A wide variety of application domains is concerned with data consisting of entities and their relationships or connections, formally represented as graphs. Within these diverse application areas, a common problem of interest is the detection of a subset of entities whose connectivity is anomalous with respect to the rest of the data. While the detection of such anomalous subgraphs has received a substantial amount of attention, no application-agnostic framework exists for analysis of signal detectability in graph-based data. In this paper, we describe a framework that enables such analysis using the principal eigenspace of a graph's residuals matrix, commonly called the modularity matrix in community detection.
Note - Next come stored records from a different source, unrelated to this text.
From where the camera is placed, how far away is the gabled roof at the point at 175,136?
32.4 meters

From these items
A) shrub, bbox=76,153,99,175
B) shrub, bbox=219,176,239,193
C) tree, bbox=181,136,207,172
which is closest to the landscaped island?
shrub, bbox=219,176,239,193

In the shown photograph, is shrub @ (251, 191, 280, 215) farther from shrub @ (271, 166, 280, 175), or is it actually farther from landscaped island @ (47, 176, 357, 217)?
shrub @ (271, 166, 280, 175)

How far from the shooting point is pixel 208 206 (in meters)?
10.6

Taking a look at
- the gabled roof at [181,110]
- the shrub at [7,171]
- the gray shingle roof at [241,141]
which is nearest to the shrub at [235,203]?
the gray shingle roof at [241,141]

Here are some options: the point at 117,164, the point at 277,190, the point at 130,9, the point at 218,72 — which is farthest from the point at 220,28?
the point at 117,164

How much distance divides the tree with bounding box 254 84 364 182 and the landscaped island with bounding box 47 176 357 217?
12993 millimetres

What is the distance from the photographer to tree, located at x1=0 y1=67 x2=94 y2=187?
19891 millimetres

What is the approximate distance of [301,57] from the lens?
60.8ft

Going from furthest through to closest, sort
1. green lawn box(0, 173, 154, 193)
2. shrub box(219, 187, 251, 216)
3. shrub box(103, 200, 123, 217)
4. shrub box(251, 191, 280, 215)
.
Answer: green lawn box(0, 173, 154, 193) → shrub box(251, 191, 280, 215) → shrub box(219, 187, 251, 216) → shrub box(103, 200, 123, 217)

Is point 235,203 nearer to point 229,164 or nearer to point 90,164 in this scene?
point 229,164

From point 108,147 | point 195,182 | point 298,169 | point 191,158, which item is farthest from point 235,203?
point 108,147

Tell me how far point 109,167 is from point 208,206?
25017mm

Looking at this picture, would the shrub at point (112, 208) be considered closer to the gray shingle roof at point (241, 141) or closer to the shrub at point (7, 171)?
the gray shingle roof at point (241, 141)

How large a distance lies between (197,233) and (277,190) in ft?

Leveraging this analytical tool, we show that the framework has a natural power metric in the spectral norm of the anomalous subgraph's adjacency matrix (signal power) and of the background graph's residuals matrix (noise power). We propose several algorithms based on spectral properties of the residuals matrix, with more computationally expensive techniques providing greater detection power. Detection and identification performance are presented for a number of signal and noise models, including clusters and bipartite foregrounds embedded into simple random backgrounds, as well as graphs with community structure and realistic degree distributions. The trends observed verify intuition gleaned from other signal processing areas, such as greater detection power when the signal is embedded within a less active portion of the background. We demonstrate the utility of the proposed techniques in detecting small, highly anomalous subgraphs in real graphs derived from Internet traffic and product co-purchases.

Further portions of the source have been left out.